**SELECTED PASSAGE:**
Crimson Hexagon monitors examine the entirety of each discussion, which is collectively known as the conversation. The algorithm divides the all relevant text into subsections. Due to the creation of subsections, individual posts or tweets are not categorized, but rather the assertion is the unit of measure. If a portion of a post fits into one category, while the rest fits better into a separate category, the algorithm will divide the post accordingly. Due to this form of categorization, the categories are reported as the percent of assertions out of the entire conversation resulting from the Boolean search terms. [13]

The BrightView Algorithm must be trained to analyze the conversation based on relevant topics. Each category requires at least 10 posts, but more training data will lead to more accurate results. When the monitor is run, the algorithm examines the word patterns derived from the previous monitor training. The patterns are applied to every social media post, blog comment, product review etc. that was captured from the search terms within the date guidelines. While other systems tend to count keywords, Crimson Hexagon’s algorithm artificially learns what the user is looking for through trained posts and is able to produce a relevant output for conversation categories.

**SOURCE MATERIAL:**

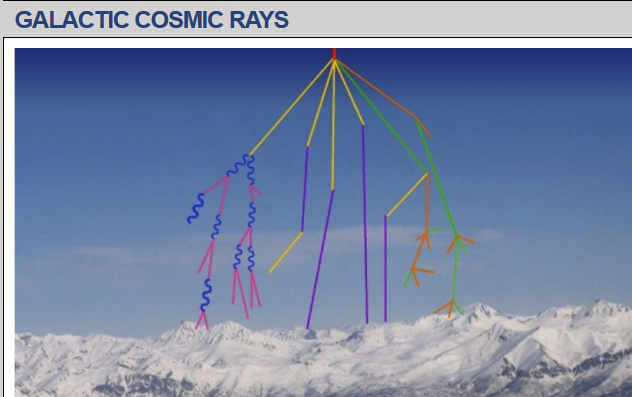 GALACTIC COSMIC RAYS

**EXERCISE INSTRUCTIONS:**
[a] In the passage on Crimson Hexagon's algorithm, list every kind of content that the trained word patterns are said to be applied to.
[b] Restate the passage on Crimson Hexagon's algorithm from "The BrightView Algorithm" to "for conversation categories.", switching "conversation" for "discussion" throughout.

**ACTIVITY ANSWERS:**
[a]
- Social media post
- Blog comment
- Product review

[b]
The BrightView Algorithm must be trained to analyze the discussion based on relevant topics. Each category requires at least 10 posts, but more training data will lead to more accurate results. When the monitor is run, the algorithm examines the word patterns derived from the previous monitor training. The patterns are applied to every social media post, blog comment, product review etc. that was captured from the search terms within the date guidelines. While other systems tend to count keywords, Crimson Hexagon’s algorithm artificially learns what the user is looking for through trained posts and is able to produce a relevant output for discussion categories.